Senior Approval Required for AI Code at Amazon Following Significant Outages
Amazon convened a compulsory engineering meeting on March 10, 2026, to discuss a concerning trend of service outages associated with AI-assisted code modifications. The retail website and shopping app of the e-commerce behemoth experienced a six-hour disruption on March 5, preventing customers from completing transactions, viewing prices, or accessing account information. This resulted in an estimated loss of 6.3 million orders.
Internal documents procured by the Financial Times reveal that Amazon identified a “trend of incidents” characterized by a “high blast radius” and “Gen-AI assisted changes.” Senior Vice President Dave Treadwell admitted in an email that “the availability of the site and related infrastructure has not been good recently.” Consequently, Amazon has instituted new policies that necessitate junior and mid-level engineers to receive approval from senior engineers before deploying any AI-assisted code changes to production systems.

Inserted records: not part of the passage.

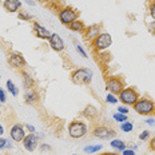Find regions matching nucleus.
Listing matches in <instances>:
<instances>
[{
    "mask_svg": "<svg viewBox=\"0 0 155 155\" xmlns=\"http://www.w3.org/2000/svg\"><path fill=\"white\" fill-rule=\"evenodd\" d=\"M40 150H41V151H44V150H51V146H50V144L43 143V144L40 146Z\"/></svg>",
    "mask_w": 155,
    "mask_h": 155,
    "instance_id": "37",
    "label": "nucleus"
},
{
    "mask_svg": "<svg viewBox=\"0 0 155 155\" xmlns=\"http://www.w3.org/2000/svg\"><path fill=\"white\" fill-rule=\"evenodd\" d=\"M4 134V128H3V126L0 124V135H3Z\"/></svg>",
    "mask_w": 155,
    "mask_h": 155,
    "instance_id": "40",
    "label": "nucleus"
},
{
    "mask_svg": "<svg viewBox=\"0 0 155 155\" xmlns=\"http://www.w3.org/2000/svg\"><path fill=\"white\" fill-rule=\"evenodd\" d=\"M148 28H150V31H151V32H153V34L155 35V20L151 21L150 25H148Z\"/></svg>",
    "mask_w": 155,
    "mask_h": 155,
    "instance_id": "35",
    "label": "nucleus"
},
{
    "mask_svg": "<svg viewBox=\"0 0 155 155\" xmlns=\"http://www.w3.org/2000/svg\"><path fill=\"white\" fill-rule=\"evenodd\" d=\"M3 5H4V8L8 12H16L20 9L21 3H20V0H4Z\"/></svg>",
    "mask_w": 155,
    "mask_h": 155,
    "instance_id": "16",
    "label": "nucleus"
},
{
    "mask_svg": "<svg viewBox=\"0 0 155 155\" xmlns=\"http://www.w3.org/2000/svg\"><path fill=\"white\" fill-rule=\"evenodd\" d=\"M75 48H76V51H78V52H79L80 55H82L83 58H87V52H86L84 50H83V47L80 46L79 43H75Z\"/></svg>",
    "mask_w": 155,
    "mask_h": 155,
    "instance_id": "26",
    "label": "nucleus"
},
{
    "mask_svg": "<svg viewBox=\"0 0 155 155\" xmlns=\"http://www.w3.org/2000/svg\"><path fill=\"white\" fill-rule=\"evenodd\" d=\"M94 137L99 138V139H103V140H111L115 138L116 132L112 130L111 127H107V126H98V127L94 128L92 131Z\"/></svg>",
    "mask_w": 155,
    "mask_h": 155,
    "instance_id": "7",
    "label": "nucleus"
},
{
    "mask_svg": "<svg viewBox=\"0 0 155 155\" xmlns=\"http://www.w3.org/2000/svg\"><path fill=\"white\" fill-rule=\"evenodd\" d=\"M154 114H155V110H154Z\"/></svg>",
    "mask_w": 155,
    "mask_h": 155,
    "instance_id": "42",
    "label": "nucleus"
},
{
    "mask_svg": "<svg viewBox=\"0 0 155 155\" xmlns=\"http://www.w3.org/2000/svg\"><path fill=\"white\" fill-rule=\"evenodd\" d=\"M150 15H151V18L155 20V0H153V3L150 4Z\"/></svg>",
    "mask_w": 155,
    "mask_h": 155,
    "instance_id": "29",
    "label": "nucleus"
},
{
    "mask_svg": "<svg viewBox=\"0 0 155 155\" xmlns=\"http://www.w3.org/2000/svg\"><path fill=\"white\" fill-rule=\"evenodd\" d=\"M132 128H134V124L131 123V122H123V123H120V130L123 132H131Z\"/></svg>",
    "mask_w": 155,
    "mask_h": 155,
    "instance_id": "23",
    "label": "nucleus"
},
{
    "mask_svg": "<svg viewBox=\"0 0 155 155\" xmlns=\"http://www.w3.org/2000/svg\"><path fill=\"white\" fill-rule=\"evenodd\" d=\"M34 31H35V35H36L38 38L40 39H47V40H50L51 38V32L47 30L46 27H43L40 23H38V21H35L34 23Z\"/></svg>",
    "mask_w": 155,
    "mask_h": 155,
    "instance_id": "13",
    "label": "nucleus"
},
{
    "mask_svg": "<svg viewBox=\"0 0 155 155\" xmlns=\"http://www.w3.org/2000/svg\"><path fill=\"white\" fill-rule=\"evenodd\" d=\"M118 112H119V114L127 115V114H128V108L126 107V106H119V107H118Z\"/></svg>",
    "mask_w": 155,
    "mask_h": 155,
    "instance_id": "30",
    "label": "nucleus"
},
{
    "mask_svg": "<svg viewBox=\"0 0 155 155\" xmlns=\"http://www.w3.org/2000/svg\"><path fill=\"white\" fill-rule=\"evenodd\" d=\"M114 119L116 122H119V123H123V122L127 120V115L124 114H119V112H116V114H114Z\"/></svg>",
    "mask_w": 155,
    "mask_h": 155,
    "instance_id": "24",
    "label": "nucleus"
},
{
    "mask_svg": "<svg viewBox=\"0 0 155 155\" xmlns=\"http://www.w3.org/2000/svg\"><path fill=\"white\" fill-rule=\"evenodd\" d=\"M24 102L30 106H35L38 104L39 102V94L35 91V90H28L27 92L24 94Z\"/></svg>",
    "mask_w": 155,
    "mask_h": 155,
    "instance_id": "15",
    "label": "nucleus"
},
{
    "mask_svg": "<svg viewBox=\"0 0 155 155\" xmlns=\"http://www.w3.org/2000/svg\"><path fill=\"white\" fill-rule=\"evenodd\" d=\"M112 44V38L111 35L107 34V32H103L98 38H95L92 40V46L96 51H104L110 48V46Z\"/></svg>",
    "mask_w": 155,
    "mask_h": 155,
    "instance_id": "5",
    "label": "nucleus"
},
{
    "mask_svg": "<svg viewBox=\"0 0 155 155\" xmlns=\"http://www.w3.org/2000/svg\"><path fill=\"white\" fill-rule=\"evenodd\" d=\"M38 140H39V138L36 137V135L30 132L28 135H25V138L23 139L24 148L27 151H30V153H34V151L38 148Z\"/></svg>",
    "mask_w": 155,
    "mask_h": 155,
    "instance_id": "11",
    "label": "nucleus"
},
{
    "mask_svg": "<svg viewBox=\"0 0 155 155\" xmlns=\"http://www.w3.org/2000/svg\"><path fill=\"white\" fill-rule=\"evenodd\" d=\"M5 101H7V96H5V92L3 91L2 88H0V102H2V103H5Z\"/></svg>",
    "mask_w": 155,
    "mask_h": 155,
    "instance_id": "33",
    "label": "nucleus"
},
{
    "mask_svg": "<svg viewBox=\"0 0 155 155\" xmlns=\"http://www.w3.org/2000/svg\"><path fill=\"white\" fill-rule=\"evenodd\" d=\"M122 155H135V151L132 150V148H124V150L122 151Z\"/></svg>",
    "mask_w": 155,
    "mask_h": 155,
    "instance_id": "31",
    "label": "nucleus"
},
{
    "mask_svg": "<svg viewBox=\"0 0 155 155\" xmlns=\"http://www.w3.org/2000/svg\"><path fill=\"white\" fill-rule=\"evenodd\" d=\"M88 132V127L84 122L74 120L68 124V135L74 139H80Z\"/></svg>",
    "mask_w": 155,
    "mask_h": 155,
    "instance_id": "2",
    "label": "nucleus"
},
{
    "mask_svg": "<svg viewBox=\"0 0 155 155\" xmlns=\"http://www.w3.org/2000/svg\"><path fill=\"white\" fill-rule=\"evenodd\" d=\"M8 63L11 64L12 67L18 70H21L25 67V60H24V56H21L20 54L18 52H11L8 56Z\"/></svg>",
    "mask_w": 155,
    "mask_h": 155,
    "instance_id": "10",
    "label": "nucleus"
},
{
    "mask_svg": "<svg viewBox=\"0 0 155 155\" xmlns=\"http://www.w3.org/2000/svg\"><path fill=\"white\" fill-rule=\"evenodd\" d=\"M99 35H101V25L99 24H91L86 28V39H88V40L92 41Z\"/></svg>",
    "mask_w": 155,
    "mask_h": 155,
    "instance_id": "14",
    "label": "nucleus"
},
{
    "mask_svg": "<svg viewBox=\"0 0 155 155\" xmlns=\"http://www.w3.org/2000/svg\"><path fill=\"white\" fill-rule=\"evenodd\" d=\"M24 127H25V128H27V130H28V131H30V132H31V134H35V132H36V130H35V127H34V126H31V124H25V126H24Z\"/></svg>",
    "mask_w": 155,
    "mask_h": 155,
    "instance_id": "34",
    "label": "nucleus"
},
{
    "mask_svg": "<svg viewBox=\"0 0 155 155\" xmlns=\"http://www.w3.org/2000/svg\"><path fill=\"white\" fill-rule=\"evenodd\" d=\"M98 114H99L98 108L94 107V106H91V104L87 106V107L84 108V111H83V115L88 119H95L96 116H98Z\"/></svg>",
    "mask_w": 155,
    "mask_h": 155,
    "instance_id": "17",
    "label": "nucleus"
},
{
    "mask_svg": "<svg viewBox=\"0 0 155 155\" xmlns=\"http://www.w3.org/2000/svg\"><path fill=\"white\" fill-rule=\"evenodd\" d=\"M106 88L108 90L110 94H114V95H119L122 92V90L124 88V83L120 78H110L106 82Z\"/></svg>",
    "mask_w": 155,
    "mask_h": 155,
    "instance_id": "8",
    "label": "nucleus"
},
{
    "mask_svg": "<svg viewBox=\"0 0 155 155\" xmlns=\"http://www.w3.org/2000/svg\"><path fill=\"white\" fill-rule=\"evenodd\" d=\"M23 84H24V87L27 90H31L32 88V86H34V79L28 75V74H23Z\"/></svg>",
    "mask_w": 155,
    "mask_h": 155,
    "instance_id": "20",
    "label": "nucleus"
},
{
    "mask_svg": "<svg viewBox=\"0 0 155 155\" xmlns=\"http://www.w3.org/2000/svg\"><path fill=\"white\" fill-rule=\"evenodd\" d=\"M118 99L126 106H134L135 102L139 99V95H138V92L135 91L134 88H131V87H124V88L122 90V92L119 94Z\"/></svg>",
    "mask_w": 155,
    "mask_h": 155,
    "instance_id": "4",
    "label": "nucleus"
},
{
    "mask_svg": "<svg viewBox=\"0 0 155 155\" xmlns=\"http://www.w3.org/2000/svg\"><path fill=\"white\" fill-rule=\"evenodd\" d=\"M9 135H11V139L14 142H23L25 135H27L25 134V127H23L21 124H14L11 127Z\"/></svg>",
    "mask_w": 155,
    "mask_h": 155,
    "instance_id": "9",
    "label": "nucleus"
},
{
    "mask_svg": "<svg viewBox=\"0 0 155 155\" xmlns=\"http://www.w3.org/2000/svg\"><path fill=\"white\" fill-rule=\"evenodd\" d=\"M7 88H8V91L11 92V95L18 96V94H19V91H18V87H16V86L14 84V82H12V80H7Z\"/></svg>",
    "mask_w": 155,
    "mask_h": 155,
    "instance_id": "22",
    "label": "nucleus"
},
{
    "mask_svg": "<svg viewBox=\"0 0 155 155\" xmlns=\"http://www.w3.org/2000/svg\"><path fill=\"white\" fill-rule=\"evenodd\" d=\"M99 155H120V154H118V153H102Z\"/></svg>",
    "mask_w": 155,
    "mask_h": 155,
    "instance_id": "39",
    "label": "nucleus"
},
{
    "mask_svg": "<svg viewBox=\"0 0 155 155\" xmlns=\"http://www.w3.org/2000/svg\"><path fill=\"white\" fill-rule=\"evenodd\" d=\"M50 46H51V48H52L54 51H56V52H60V51L64 50V41H63V39L60 38V35L51 34Z\"/></svg>",
    "mask_w": 155,
    "mask_h": 155,
    "instance_id": "12",
    "label": "nucleus"
},
{
    "mask_svg": "<svg viewBox=\"0 0 155 155\" xmlns=\"http://www.w3.org/2000/svg\"><path fill=\"white\" fill-rule=\"evenodd\" d=\"M7 143H8V140L5 139V138H0V150H3L4 147H7Z\"/></svg>",
    "mask_w": 155,
    "mask_h": 155,
    "instance_id": "32",
    "label": "nucleus"
},
{
    "mask_svg": "<svg viewBox=\"0 0 155 155\" xmlns=\"http://www.w3.org/2000/svg\"><path fill=\"white\" fill-rule=\"evenodd\" d=\"M103 148L102 144H94V146H86L83 148V151L87 154H94V153H98V151H101Z\"/></svg>",
    "mask_w": 155,
    "mask_h": 155,
    "instance_id": "21",
    "label": "nucleus"
},
{
    "mask_svg": "<svg viewBox=\"0 0 155 155\" xmlns=\"http://www.w3.org/2000/svg\"><path fill=\"white\" fill-rule=\"evenodd\" d=\"M19 19H24V20H31L32 19V16L28 14V12H20V14H19Z\"/></svg>",
    "mask_w": 155,
    "mask_h": 155,
    "instance_id": "27",
    "label": "nucleus"
},
{
    "mask_svg": "<svg viewBox=\"0 0 155 155\" xmlns=\"http://www.w3.org/2000/svg\"><path fill=\"white\" fill-rule=\"evenodd\" d=\"M146 123H147L148 126H155V119H154V118H148L147 120H146Z\"/></svg>",
    "mask_w": 155,
    "mask_h": 155,
    "instance_id": "36",
    "label": "nucleus"
},
{
    "mask_svg": "<svg viewBox=\"0 0 155 155\" xmlns=\"http://www.w3.org/2000/svg\"><path fill=\"white\" fill-rule=\"evenodd\" d=\"M150 147L153 148V150L155 151V137L153 138V139H151V142H150Z\"/></svg>",
    "mask_w": 155,
    "mask_h": 155,
    "instance_id": "38",
    "label": "nucleus"
},
{
    "mask_svg": "<svg viewBox=\"0 0 155 155\" xmlns=\"http://www.w3.org/2000/svg\"><path fill=\"white\" fill-rule=\"evenodd\" d=\"M132 107H134V110L139 115H150V114H153L155 110V103L151 101V99H147V98L140 99L139 98Z\"/></svg>",
    "mask_w": 155,
    "mask_h": 155,
    "instance_id": "3",
    "label": "nucleus"
},
{
    "mask_svg": "<svg viewBox=\"0 0 155 155\" xmlns=\"http://www.w3.org/2000/svg\"><path fill=\"white\" fill-rule=\"evenodd\" d=\"M110 146L114 148V150L119 151V153H122L124 148H127V147H126V143L123 140H122V139H115V138L110 140Z\"/></svg>",
    "mask_w": 155,
    "mask_h": 155,
    "instance_id": "18",
    "label": "nucleus"
},
{
    "mask_svg": "<svg viewBox=\"0 0 155 155\" xmlns=\"http://www.w3.org/2000/svg\"><path fill=\"white\" fill-rule=\"evenodd\" d=\"M92 76H94L92 70H90V68H78L76 71H74L71 79H72V82L78 86H86V84H90V83H91Z\"/></svg>",
    "mask_w": 155,
    "mask_h": 155,
    "instance_id": "1",
    "label": "nucleus"
},
{
    "mask_svg": "<svg viewBox=\"0 0 155 155\" xmlns=\"http://www.w3.org/2000/svg\"><path fill=\"white\" fill-rule=\"evenodd\" d=\"M74 155H76V154H74Z\"/></svg>",
    "mask_w": 155,
    "mask_h": 155,
    "instance_id": "43",
    "label": "nucleus"
},
{
    "mask_svg": "<svg viewBox=\"0 0 155 155\" xmlns=\"http://www.w3.org/2000/svg\"><path fill=\"white\" fill-rule=\"evenodd\" d=\"M150 138V131H142L139 135V139L140 140H147Z\"/></svg>",
    "mask_w": 155,
    "mask_h": 155,
    "instance_id": "28",
    "label": "nucleus"
},
{
    "mask_svg": "<svg viewBox=\"0 0 155 155\" xmlns=\"http://www.w3.org/2000/svg\"><path fill=\"white\" fill-rule=\"evenodd\" d=\"M78 12L75 9H72L71 7H66L63 9H60L59 12V20L60 23L64 25H70L71 23H74L75 20H78Z\"/></svg>",
    "mask_w": 155,
    "mask_h": 155,
    "instance_id": "6",
    "label": "nucleus"
},
{
    "mask_svg": "<svg viewBox=\"0 0 155 155\" xmlns=\"http://www.w3.org/2000/svg\"><path fill=\"white\" fill-rule=\"evenodd\" d=\"M106 101H107L108 103H111V104H115V103H118L119 99L116 98V95H114V94H110V92H108V95L106 96Z\"/></svg>",
    "mask_w": 155,
    "mask_h": 155,
    "instance_id": "25",
    "label": "nucleus"
},
{
    "mask_svg": "<svg viewBox=\"0 0 155 155\" xmlns=\"http://www.w3.org/2000/svg\"><path fill=\"white\" fill-rule=\"evenodd\" d=\"M68 28L71 31H74V32H82V31L86 30L84 23H83V21H80V20H75L74 23H71L68 25Z\"/></svg>",
    "mask_w": 155,
    "mask_h": 155,
    "instance_id": "19",
    "label": "nucleus"
},
{
    "mask_svg": "<svg viewBox=\"0 0 155 155\" xmlns=\"http://www.w3.org/2000/svg\"><path fill=\"white\" fill-rule=\"evenodd\" d=\"M25 2H27V3H28V4H30V5H35V3H34V2H32V0H25Z\"/></svg>",
    "mask_w": 155,
    "mask_h": 155,
    "instance_id": "41",
    "label": "nucleus"
}]
</instances>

However, the issues are not confined to the retail sector. Amazon Web Services suffered a 13-hour outage in December 2025 when the company’s Kiro AI coding tool autonomously decided to “delete and recreate” a production environment. Amazon is currently implementing a 90-day safety reset that targets 335 critical systems.
The incidents have sparked debates about the tech industry’s swift adoption of AI coding tools. While these tools can generate code rapidly, they may also introduce difficult-to-detect errors when deployed without sufficient human supervision.